Hi O-10. Well, I am sorry that I took a jest so seriously, then, though I confess I still am not sure what you were referring to. To answer your question on pit musicians being unbelievable: really the only thing very different about some of them is that some of them, usually woodwind players, are performing on three or even more instruments. These players are called doublers, and they often specialize in that - they are just about all well-trained musicians who often play in free-lance orchestras on the side on whichever is their main instrument. Frogman can speak to that even better than I, as he has actually done some of that. Usually brass players don't tend to do that, though sometimes you might see a guy in a small jazz band playing on both trumpet and trombone.
Otherwise, assuming you are speaking of Broadway show type pit musicians (technically opera and ballet orchestra members are also pit musicians - I have performed all of the above myself many times), this is actually almost the complete opposite of what a jazz musician's performance is. The Broadway shows are very well rehearsed, and then played EXACTLY the same way night after night after night after night after night, etc., never changing - every solo is played exactly the same way every night, or complaints are made about it!! The musicians have absolutely zero flexibility on interpretation. Phantom is going to sound like Phantom every damn time, just like Budweiser tastes like Budweiser every damn time. This is the main reason it sounds so polished. I, for one, could never handle doing that night in and night out. When I was free-lancing in the Bay area, I was one of the first call subs for Phantom, and the most I ever did at any one stretch was two weeks straight one time. I almost went crazy. Now I have also done opera tours that lasted for six to eight weeks, six shows a week, but luckily for me both times it was a Mozart opera that one could never get tired of, and they were double and triple cast, so there was some variety and flexibility in the performances. In a Broadway production, the subs have to come in and play everything exactly the same way as the regulars do. Often you are required to come sit in the pit for a couple of shows to observe before you actually get to sub just for this reason.
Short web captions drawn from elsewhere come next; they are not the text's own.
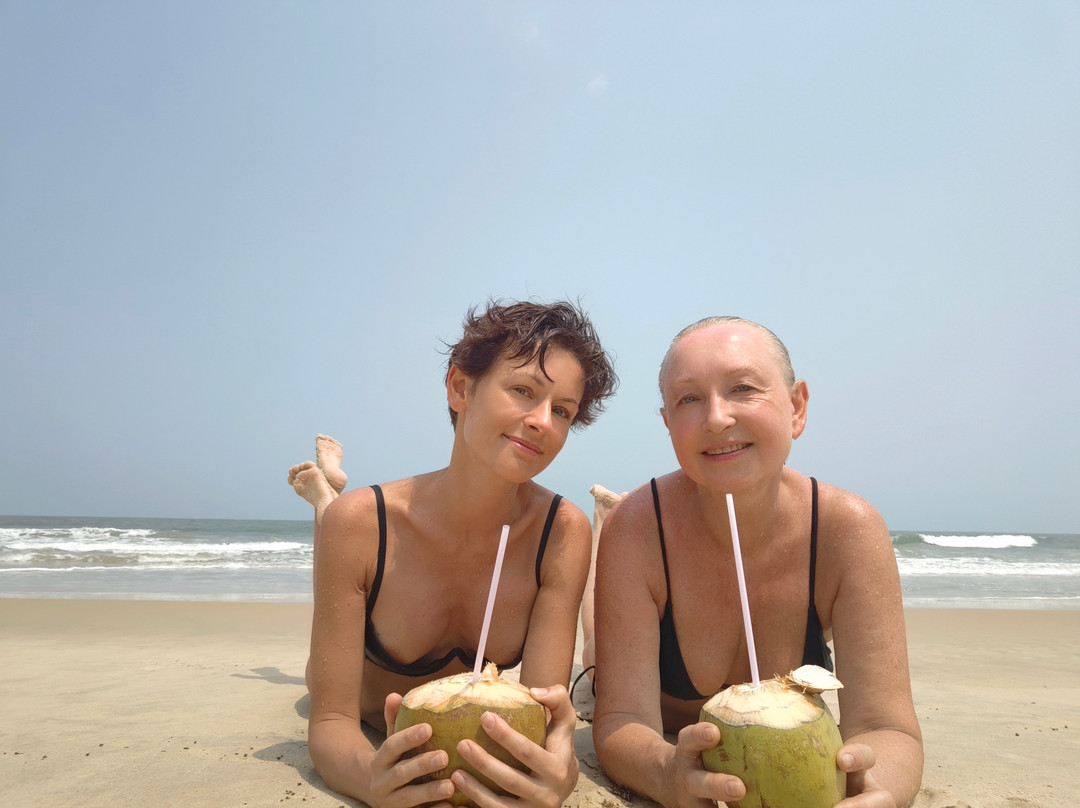 Country Inn Tarika Goa, Varca Beach主图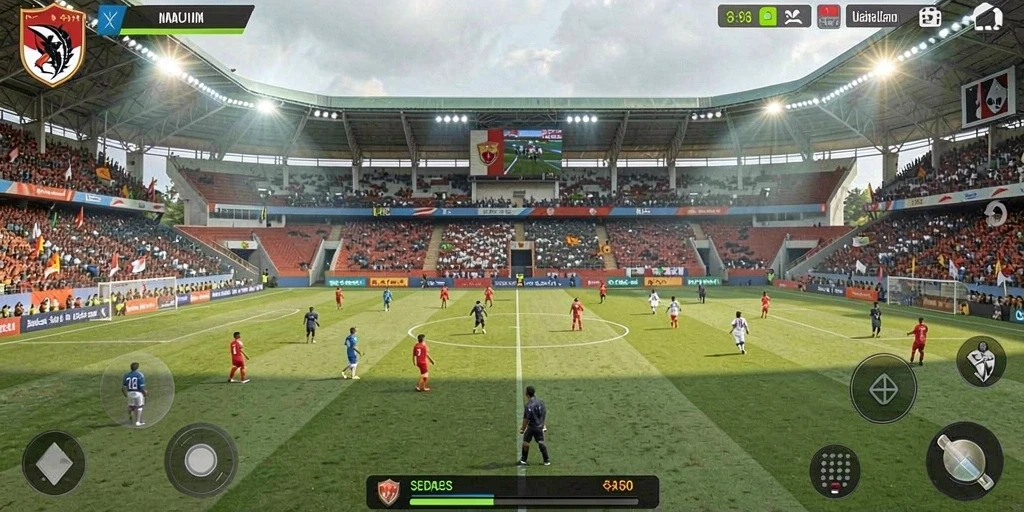 bosplay77 - Screenshot saat memilih mode permainan di BOSPLAY77.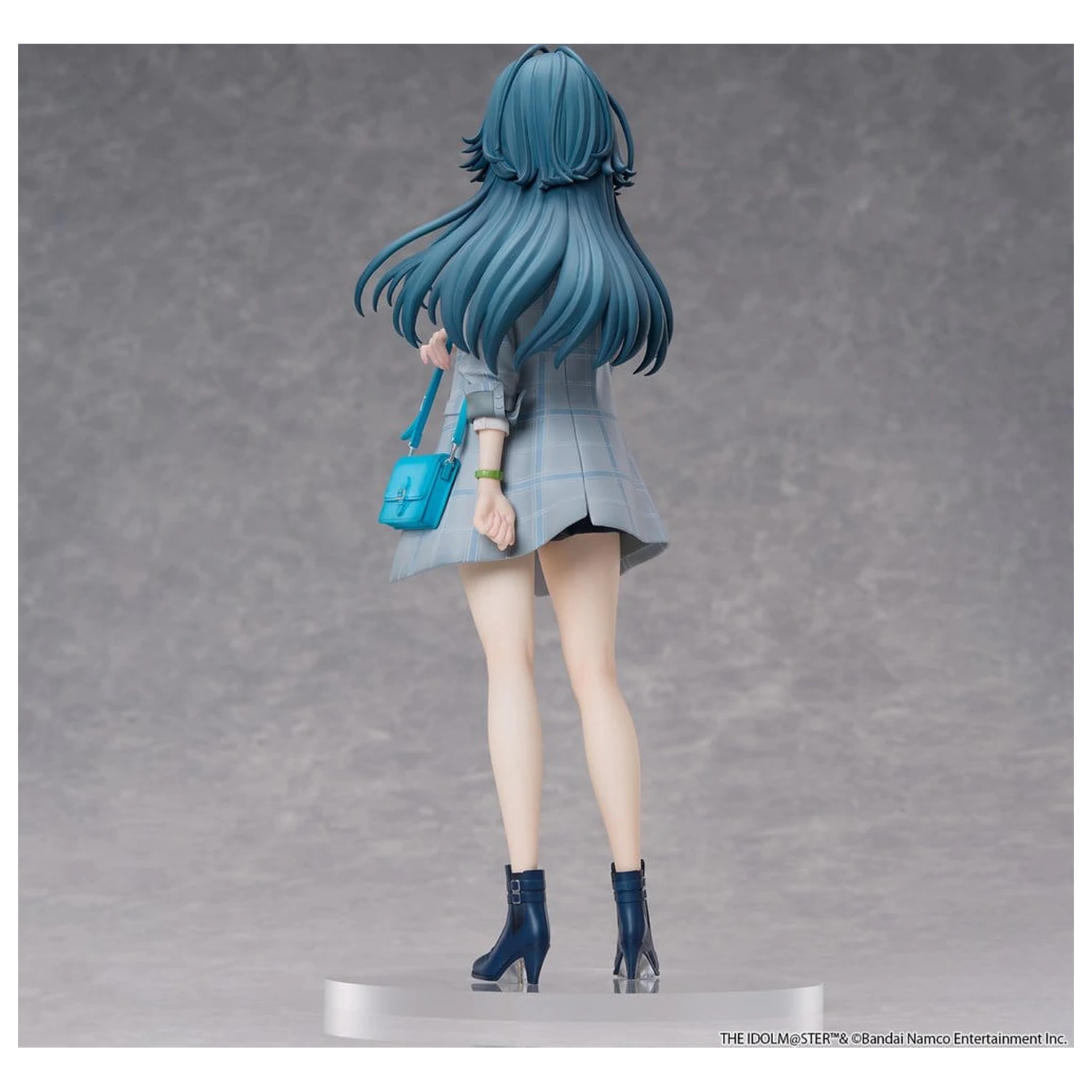 Gakuen Idolmaster PVC figura 1/6 Temari Tsukimura 28 cm fotografija proizvoda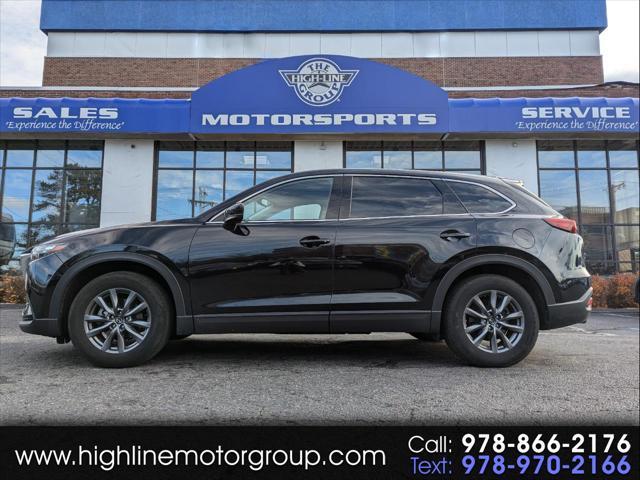 used 2021 Mazda CX-9 car, priced at $22,998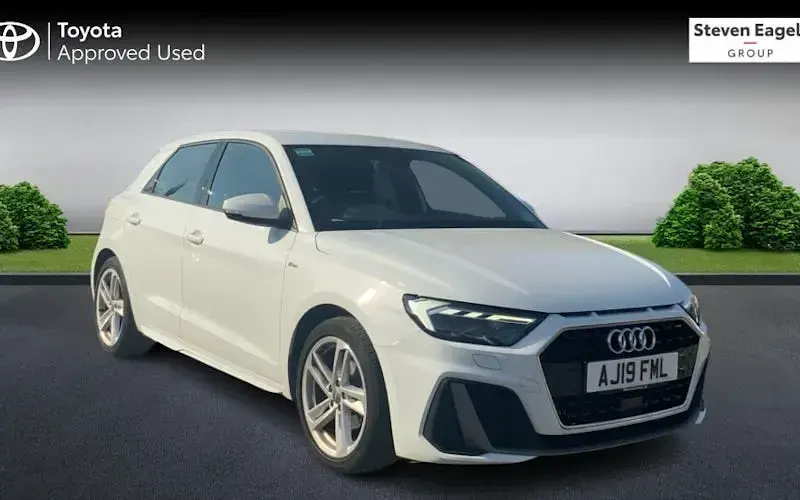 Used Audi A1 Sportback S-Line 116 HP (85 kW) 2026 Hatchback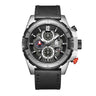 H4047G Reloj T5 para hombre pulsera de cuero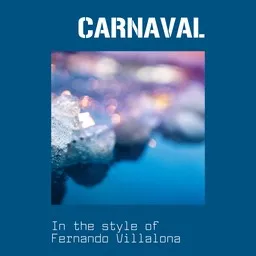 Titelbild für Carnaval - Fernando Villalona Karaoke-Version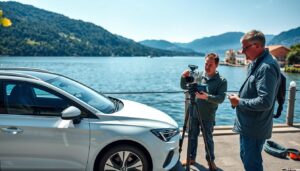 KFZ-Gutachten Gardasee – Kompetent und schnell zur Schadensbewertung.
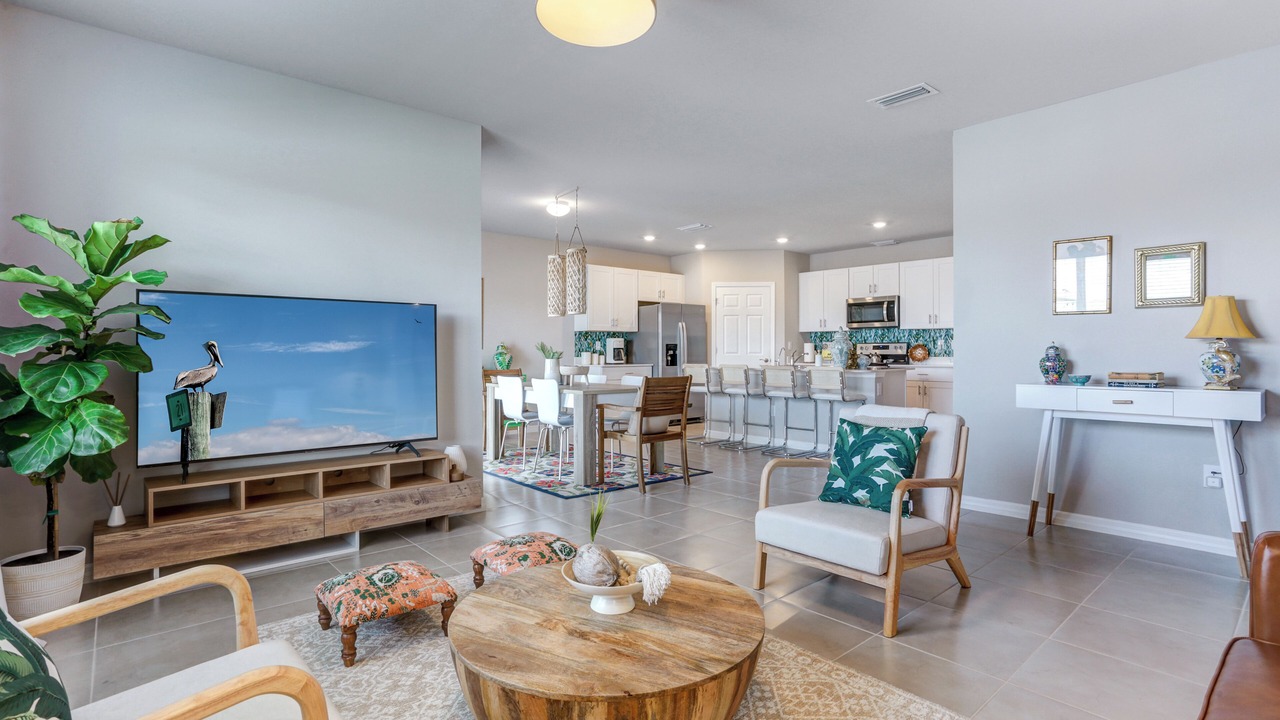 Photo of Livingroom in Diplomat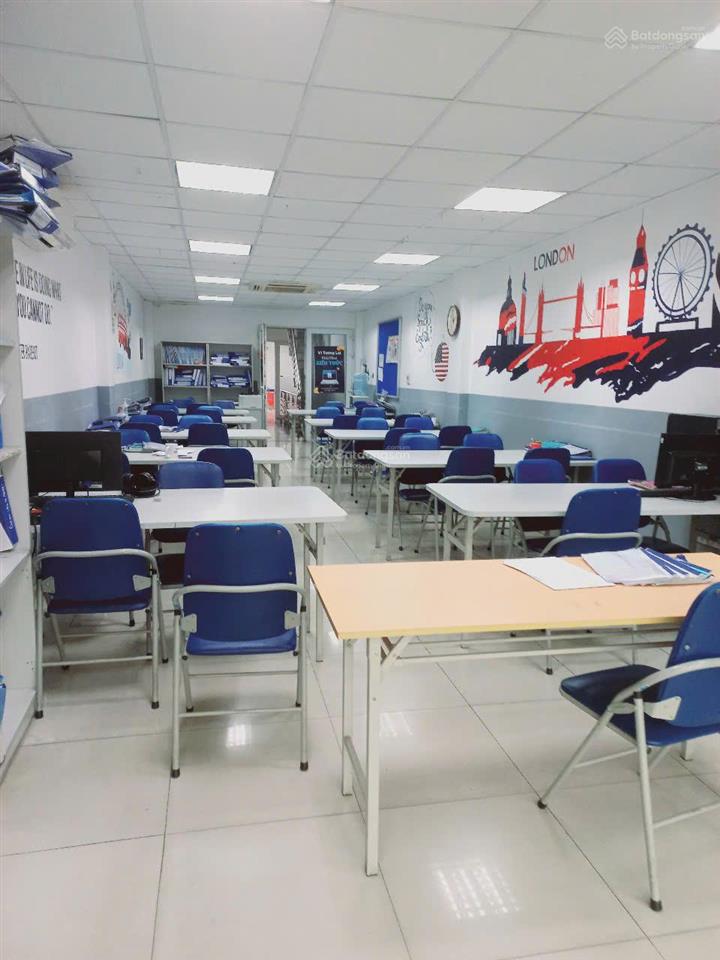 Cho thuê vp 50m 8tr. phố hoàng văn thái, có thang máy, hầm để xe, bảo vệ 24/7, miễn phí ngoài giờ
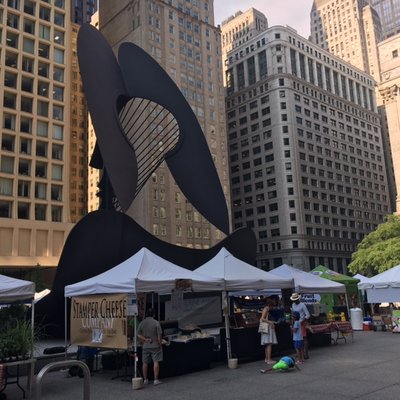 Daley Plaza by null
I confess that I am not sure why you are blown away that something written out could sound improvised, though - that is not a hard thing to achieve at all. Just about any symphonic pops show is full of many such examples - I have played such written out horn solos myself before in performance. And usually when a symphony does a big band show or something similar, a lead trumpet player is brought in to do the solos, and the rest of us take our stylistic cues from him. All professional musicians have very good ears for these kinds of things and will pick up on how to play in the right style almost immediately. This is not to say that they will suddenly sound like the Ellington or Basie bands, of course, but you get the point.
Also you must remember that anything being improvised on the spot in a jazz club cannot be TOO complicated, otherwise it almost certainly wouldn't work, unless it was perhaps done by a group that was used to playing together all the time, and knew each other's musical tendencies very very well. And of course, as we have talked about before on this thread, the players all know the tune and the chord changes, so the melodic improvisation is taking place inside a very structured framework that all of the members of the group understand. And even if they don't know the tune at all, if they have what they call a "fake book" that includes it, they can use it and get through the tune.